UK PM Sunak survives crunch vote on controversial Rwanda policy

Under the plan, the UK plans to deport illegal migrants to Rwanda while their asylum claims are processed and hopes it will act as a deterrent for people smugglers bringing migrants illegally to UK.
British Prime Minister Rishi Sunak. (Photo | AP)
British Prime Minister Rishi Sunak. (Photo | AP)

LONDON: British Prime Minister Rishi Sunak on Tuesday night survived a crunch vote in Parliament as none of his party MPs voted against the government's Safety of Rwanda Bill. The vote in the House of Commons passed by 313 to 269, a majority of 44 votes.

Around 38 Conservative MPs were recorded as not taking part in the vote, with sacked Home Secretary Suella Braverman and resigned Immigration Minister Robert Jenrick believed to be among them.

Earlier, Sunak had launched a charm offensive at 10 Downing Street in a bid to win over MPs from within his Conservative Party threatening to rebel against the bill, aimed at overcoming legal hurdles in the way of deporting illegal migrants to the East African nation.

Ahead of the early-stage vote on the bill, Sunak hosted a breakfast summit for the Tory rebels on the extreme right of the party who are opposed to the bill because they feel it is not strong enough to circumvent legal challenges.

However, more centrist Tories are against the "toughest anti-immigration law ever" being toughened further to threaten the UK's human rights obligations. With the opposition parties voting against it, Tory rebels either voting against or abstaining in Tuesday night's vote to defeat the bill was seen as a test of Sunak's authority within his party.

More than 40 members on the Tory right continued to discuss how they would vote and many planned to abstain or vote against it.

Sunak's breakfast charm offensive ahead of a weekly Cabinet meeting proved enough to ensure he didn't become the first UK PM in nearly 40 years to face a defeat on a vote at such an early stage of a government bill.

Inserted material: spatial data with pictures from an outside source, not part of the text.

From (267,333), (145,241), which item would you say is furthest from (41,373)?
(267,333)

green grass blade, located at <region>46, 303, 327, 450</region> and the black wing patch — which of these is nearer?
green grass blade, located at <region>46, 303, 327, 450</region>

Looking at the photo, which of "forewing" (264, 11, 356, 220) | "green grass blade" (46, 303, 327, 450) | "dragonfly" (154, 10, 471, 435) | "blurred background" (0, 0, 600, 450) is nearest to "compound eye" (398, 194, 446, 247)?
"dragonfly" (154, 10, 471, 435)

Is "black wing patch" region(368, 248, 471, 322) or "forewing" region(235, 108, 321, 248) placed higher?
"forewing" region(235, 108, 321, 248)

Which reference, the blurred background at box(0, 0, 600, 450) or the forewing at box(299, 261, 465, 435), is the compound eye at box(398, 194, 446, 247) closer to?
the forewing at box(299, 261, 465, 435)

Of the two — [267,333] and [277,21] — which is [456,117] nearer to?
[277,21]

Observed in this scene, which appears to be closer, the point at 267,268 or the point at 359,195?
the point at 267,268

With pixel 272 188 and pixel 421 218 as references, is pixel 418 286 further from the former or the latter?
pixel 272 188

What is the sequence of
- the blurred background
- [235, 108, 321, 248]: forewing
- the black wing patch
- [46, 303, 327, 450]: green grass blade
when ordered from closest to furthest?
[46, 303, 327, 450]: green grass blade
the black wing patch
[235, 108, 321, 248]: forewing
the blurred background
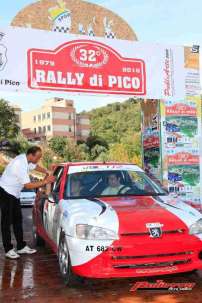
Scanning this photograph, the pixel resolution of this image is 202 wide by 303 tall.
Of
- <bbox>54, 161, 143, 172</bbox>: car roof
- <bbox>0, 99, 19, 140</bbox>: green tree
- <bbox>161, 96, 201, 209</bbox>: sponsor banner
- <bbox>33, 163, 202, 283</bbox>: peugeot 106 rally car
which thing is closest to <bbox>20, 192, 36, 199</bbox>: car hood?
<bbox>161, 96, 201, 209</bbox>: sponsor banner

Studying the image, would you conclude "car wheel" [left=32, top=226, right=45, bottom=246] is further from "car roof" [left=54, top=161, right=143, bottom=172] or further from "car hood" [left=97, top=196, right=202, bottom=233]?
"car hood" [left=97, top=196, right=202, bottom=233]

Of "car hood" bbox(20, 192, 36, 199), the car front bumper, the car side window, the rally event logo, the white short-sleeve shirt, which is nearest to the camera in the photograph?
the car front bumper

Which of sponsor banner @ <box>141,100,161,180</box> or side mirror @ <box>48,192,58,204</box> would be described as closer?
side mirror @ <box>48,192,58,204</box>

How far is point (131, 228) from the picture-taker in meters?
5.20

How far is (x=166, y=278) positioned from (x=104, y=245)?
1191 mm

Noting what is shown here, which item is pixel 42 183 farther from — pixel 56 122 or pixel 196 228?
pixel 56 122

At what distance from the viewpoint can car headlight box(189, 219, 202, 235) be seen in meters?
5.37

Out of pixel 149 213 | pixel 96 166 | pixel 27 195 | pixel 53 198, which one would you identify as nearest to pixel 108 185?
pixel 96 166

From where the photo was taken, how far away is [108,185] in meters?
6.84

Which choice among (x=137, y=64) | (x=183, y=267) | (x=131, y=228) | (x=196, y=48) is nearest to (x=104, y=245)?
(x=131, y=228)

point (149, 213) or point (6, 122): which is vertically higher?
point (6, 122)

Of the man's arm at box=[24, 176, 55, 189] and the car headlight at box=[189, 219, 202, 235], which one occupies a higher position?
the man's arm at box=[24, 176, 55, 189]

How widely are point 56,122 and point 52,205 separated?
323 ft

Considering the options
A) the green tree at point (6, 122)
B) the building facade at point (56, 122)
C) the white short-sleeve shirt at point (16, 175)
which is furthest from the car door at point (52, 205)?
the building facade at point (56, 122)
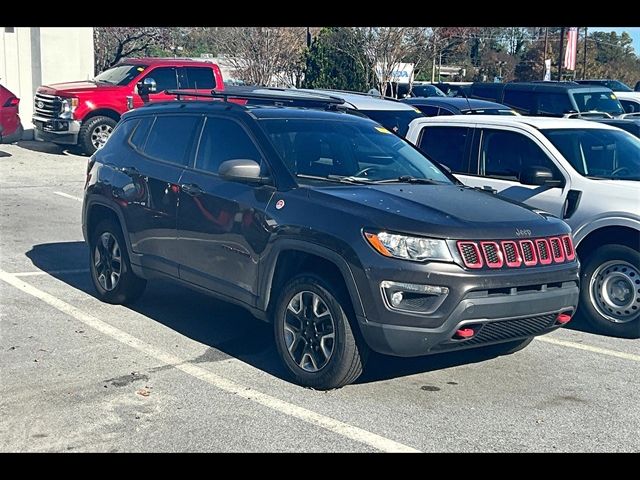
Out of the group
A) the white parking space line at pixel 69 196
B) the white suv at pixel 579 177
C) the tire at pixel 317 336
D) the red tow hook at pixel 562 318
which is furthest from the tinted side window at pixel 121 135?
the white parking space line at pixel 69 196

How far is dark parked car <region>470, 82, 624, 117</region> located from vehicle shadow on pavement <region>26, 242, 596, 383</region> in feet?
36.3

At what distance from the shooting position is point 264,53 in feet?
88.4

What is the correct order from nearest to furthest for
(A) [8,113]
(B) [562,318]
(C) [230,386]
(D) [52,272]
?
1. (C) [230,386]
2. (B) [562,318]
3. (D) [52,272]
4. (A) [8,113]

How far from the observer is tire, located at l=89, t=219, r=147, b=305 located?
25.4 ft

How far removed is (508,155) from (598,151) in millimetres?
801

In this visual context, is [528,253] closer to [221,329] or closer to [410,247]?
[410,247]

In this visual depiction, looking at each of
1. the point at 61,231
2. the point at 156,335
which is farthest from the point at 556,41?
the point at 156,335

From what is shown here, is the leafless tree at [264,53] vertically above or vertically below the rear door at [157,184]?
above

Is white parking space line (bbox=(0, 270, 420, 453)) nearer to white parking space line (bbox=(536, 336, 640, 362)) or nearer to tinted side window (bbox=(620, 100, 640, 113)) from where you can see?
white parking space line (bbox=(536, 336, 640, 362))

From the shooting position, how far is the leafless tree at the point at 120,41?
102 feet

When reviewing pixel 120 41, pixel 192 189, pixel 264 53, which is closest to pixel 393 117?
pixel 192 189

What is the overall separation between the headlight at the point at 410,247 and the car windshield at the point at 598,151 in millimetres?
2998

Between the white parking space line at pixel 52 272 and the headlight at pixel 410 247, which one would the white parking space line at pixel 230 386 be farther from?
the headlight at pixel 410 247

This was just the first parliamentary test for the Safety of Rwanda Bill, referred to as the second reading in the Commons, giving MPs a chance to debate and vote on its main principles before any amendments.

The government says the policy aims to deter migrants from crossing the English Channel and it is central to the plan to "stop the boats", one of Sunak's top priorities ahead of a general election year in 2024.

Under the plan, the UK plans to deport illegal migrants to Rwanda while their asylum claims are processed and hopes it will act as a deterrent for people smugglers bringing migrants illegally to UK shores.

The new law is intended to deal with the UK Supreme Court having ruled the policy unlawful last month.

The opposition Labour Party has accused the Tories of infighting rather than coming up with workable solutions on the issue of illegal migration.